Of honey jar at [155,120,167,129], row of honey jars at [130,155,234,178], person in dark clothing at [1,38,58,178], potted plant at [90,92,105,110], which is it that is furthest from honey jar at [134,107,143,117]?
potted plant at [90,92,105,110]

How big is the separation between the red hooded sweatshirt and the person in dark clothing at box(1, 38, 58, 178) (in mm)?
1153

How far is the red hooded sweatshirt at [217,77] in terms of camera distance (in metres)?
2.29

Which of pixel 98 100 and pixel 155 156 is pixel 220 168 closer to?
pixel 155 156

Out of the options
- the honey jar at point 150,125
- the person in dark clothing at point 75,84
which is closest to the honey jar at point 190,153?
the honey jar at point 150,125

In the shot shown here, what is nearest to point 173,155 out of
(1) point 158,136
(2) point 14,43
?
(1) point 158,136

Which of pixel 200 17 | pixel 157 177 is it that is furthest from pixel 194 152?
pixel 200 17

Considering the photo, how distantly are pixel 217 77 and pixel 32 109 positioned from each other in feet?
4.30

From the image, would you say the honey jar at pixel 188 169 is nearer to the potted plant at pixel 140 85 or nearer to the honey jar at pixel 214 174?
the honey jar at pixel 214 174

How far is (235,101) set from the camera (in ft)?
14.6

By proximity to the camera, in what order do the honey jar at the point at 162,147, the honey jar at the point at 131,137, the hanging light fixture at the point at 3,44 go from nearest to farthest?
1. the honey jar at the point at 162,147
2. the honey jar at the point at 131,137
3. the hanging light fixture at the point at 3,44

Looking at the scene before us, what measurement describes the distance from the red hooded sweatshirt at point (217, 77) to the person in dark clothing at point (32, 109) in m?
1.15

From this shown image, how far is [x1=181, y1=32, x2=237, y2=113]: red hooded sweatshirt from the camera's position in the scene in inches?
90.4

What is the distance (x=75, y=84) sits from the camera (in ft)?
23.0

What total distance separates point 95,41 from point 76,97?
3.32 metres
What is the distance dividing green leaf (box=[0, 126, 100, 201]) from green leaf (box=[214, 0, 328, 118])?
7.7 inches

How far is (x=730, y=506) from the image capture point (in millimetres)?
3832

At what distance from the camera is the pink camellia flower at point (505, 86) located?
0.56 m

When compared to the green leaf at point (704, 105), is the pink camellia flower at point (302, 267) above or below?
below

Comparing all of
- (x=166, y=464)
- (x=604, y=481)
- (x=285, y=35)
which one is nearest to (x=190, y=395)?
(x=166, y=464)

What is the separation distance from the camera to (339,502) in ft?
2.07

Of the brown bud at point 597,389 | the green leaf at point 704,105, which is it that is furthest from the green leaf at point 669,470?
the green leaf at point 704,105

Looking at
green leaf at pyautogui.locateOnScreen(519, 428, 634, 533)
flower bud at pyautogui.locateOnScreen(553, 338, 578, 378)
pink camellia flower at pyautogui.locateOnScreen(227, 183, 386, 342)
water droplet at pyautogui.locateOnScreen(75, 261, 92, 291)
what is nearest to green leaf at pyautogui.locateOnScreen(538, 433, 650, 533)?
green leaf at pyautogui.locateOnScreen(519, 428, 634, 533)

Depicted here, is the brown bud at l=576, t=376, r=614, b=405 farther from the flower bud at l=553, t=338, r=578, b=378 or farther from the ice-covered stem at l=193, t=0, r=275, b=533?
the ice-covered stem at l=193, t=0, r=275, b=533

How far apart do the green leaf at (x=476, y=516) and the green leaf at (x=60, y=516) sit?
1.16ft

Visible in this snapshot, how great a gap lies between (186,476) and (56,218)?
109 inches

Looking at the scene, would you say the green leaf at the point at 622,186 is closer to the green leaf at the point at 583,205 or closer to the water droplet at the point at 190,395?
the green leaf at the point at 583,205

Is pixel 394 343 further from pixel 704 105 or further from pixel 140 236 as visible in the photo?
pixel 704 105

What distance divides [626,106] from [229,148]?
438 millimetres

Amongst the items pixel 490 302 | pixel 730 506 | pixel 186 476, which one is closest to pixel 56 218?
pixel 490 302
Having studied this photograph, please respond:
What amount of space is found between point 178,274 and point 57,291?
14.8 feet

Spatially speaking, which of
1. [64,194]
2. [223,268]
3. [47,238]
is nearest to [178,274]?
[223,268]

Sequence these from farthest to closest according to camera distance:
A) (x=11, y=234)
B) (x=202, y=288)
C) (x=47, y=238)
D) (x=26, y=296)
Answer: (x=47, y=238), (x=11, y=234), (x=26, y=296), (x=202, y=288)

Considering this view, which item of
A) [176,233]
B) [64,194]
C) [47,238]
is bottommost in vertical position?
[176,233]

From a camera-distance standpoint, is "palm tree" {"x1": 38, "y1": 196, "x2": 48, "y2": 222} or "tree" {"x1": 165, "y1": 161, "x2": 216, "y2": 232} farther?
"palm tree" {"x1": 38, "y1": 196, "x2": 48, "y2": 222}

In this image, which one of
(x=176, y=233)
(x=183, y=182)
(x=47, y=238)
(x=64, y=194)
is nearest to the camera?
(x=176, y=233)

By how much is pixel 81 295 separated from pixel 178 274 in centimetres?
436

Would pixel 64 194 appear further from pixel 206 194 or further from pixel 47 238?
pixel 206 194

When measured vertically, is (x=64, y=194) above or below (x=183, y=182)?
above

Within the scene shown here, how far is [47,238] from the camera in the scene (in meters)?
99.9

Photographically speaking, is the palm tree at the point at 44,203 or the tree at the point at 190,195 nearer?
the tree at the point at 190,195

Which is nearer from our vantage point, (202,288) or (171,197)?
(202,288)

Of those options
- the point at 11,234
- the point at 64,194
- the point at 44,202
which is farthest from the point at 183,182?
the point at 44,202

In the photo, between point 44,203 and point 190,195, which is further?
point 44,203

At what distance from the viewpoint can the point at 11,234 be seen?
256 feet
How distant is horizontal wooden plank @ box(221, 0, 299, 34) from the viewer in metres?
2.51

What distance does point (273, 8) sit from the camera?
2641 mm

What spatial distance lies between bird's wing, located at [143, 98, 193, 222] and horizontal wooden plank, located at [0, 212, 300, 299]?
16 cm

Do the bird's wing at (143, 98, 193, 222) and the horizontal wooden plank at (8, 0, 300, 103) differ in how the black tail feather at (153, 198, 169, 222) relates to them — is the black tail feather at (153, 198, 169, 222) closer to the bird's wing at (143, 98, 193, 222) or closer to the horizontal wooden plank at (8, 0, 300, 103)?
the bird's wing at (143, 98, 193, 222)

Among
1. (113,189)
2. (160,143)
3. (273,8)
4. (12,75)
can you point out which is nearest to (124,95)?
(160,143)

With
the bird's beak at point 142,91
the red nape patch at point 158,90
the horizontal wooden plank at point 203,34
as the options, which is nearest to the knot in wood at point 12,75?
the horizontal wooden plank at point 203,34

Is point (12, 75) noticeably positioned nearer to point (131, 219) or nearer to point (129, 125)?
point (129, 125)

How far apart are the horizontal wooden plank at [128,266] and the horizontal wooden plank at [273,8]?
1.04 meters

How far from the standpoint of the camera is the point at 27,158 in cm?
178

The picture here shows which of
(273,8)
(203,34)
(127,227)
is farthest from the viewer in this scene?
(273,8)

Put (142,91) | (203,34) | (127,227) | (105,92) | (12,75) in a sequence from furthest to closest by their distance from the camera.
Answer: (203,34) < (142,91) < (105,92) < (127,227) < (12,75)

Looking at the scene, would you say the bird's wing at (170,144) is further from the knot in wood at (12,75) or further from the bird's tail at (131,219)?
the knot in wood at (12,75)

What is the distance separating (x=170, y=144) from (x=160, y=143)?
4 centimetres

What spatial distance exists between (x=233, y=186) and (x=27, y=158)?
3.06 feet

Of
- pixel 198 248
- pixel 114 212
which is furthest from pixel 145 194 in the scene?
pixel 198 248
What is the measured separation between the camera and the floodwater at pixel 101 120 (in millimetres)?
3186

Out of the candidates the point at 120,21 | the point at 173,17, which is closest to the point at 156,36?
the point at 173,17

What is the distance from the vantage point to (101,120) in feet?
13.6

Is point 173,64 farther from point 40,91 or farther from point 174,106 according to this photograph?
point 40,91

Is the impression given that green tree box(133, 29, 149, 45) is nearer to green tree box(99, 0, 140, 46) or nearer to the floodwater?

◆ Work to complete:
Could you update the stretch of records from the line containing "How far is (235,101)" through the line containing "3.32 metres" by changing "red hooded sweatshirt" to "red hoodie" and leaving everything else as it is? Return only those lines.

◆ Response to the exercise:
How far is (235,101) set from the camera (in ft)?
14.6

By proximity to the camera, in what order do the honey jar at the point at 162,147, the honey jar at the point at 131,137, the hanging light fixture at the point at 3,44 go from nearest to farthest?
1. the honey jar at the point at 162,147
2. the honey jar at the point at 131,137
3. the hanging light fixture at the point at 3,44

Looking at the scene before us, what measurement describes the distance from the red hoodie at point (217, 77) to the person in dark clothing at point (32, 109) in m?
1.15

From this shown image, how far is [x1=181, y1=32, x2=237, y2=113]: red hoodie from the camera's position in the scene in inches?
90.4

What is the distance (x=75, y=84) sits from the camera (in ft)?
23.0

What total distance separates point 95,41 from point 76,97?
3.32 metres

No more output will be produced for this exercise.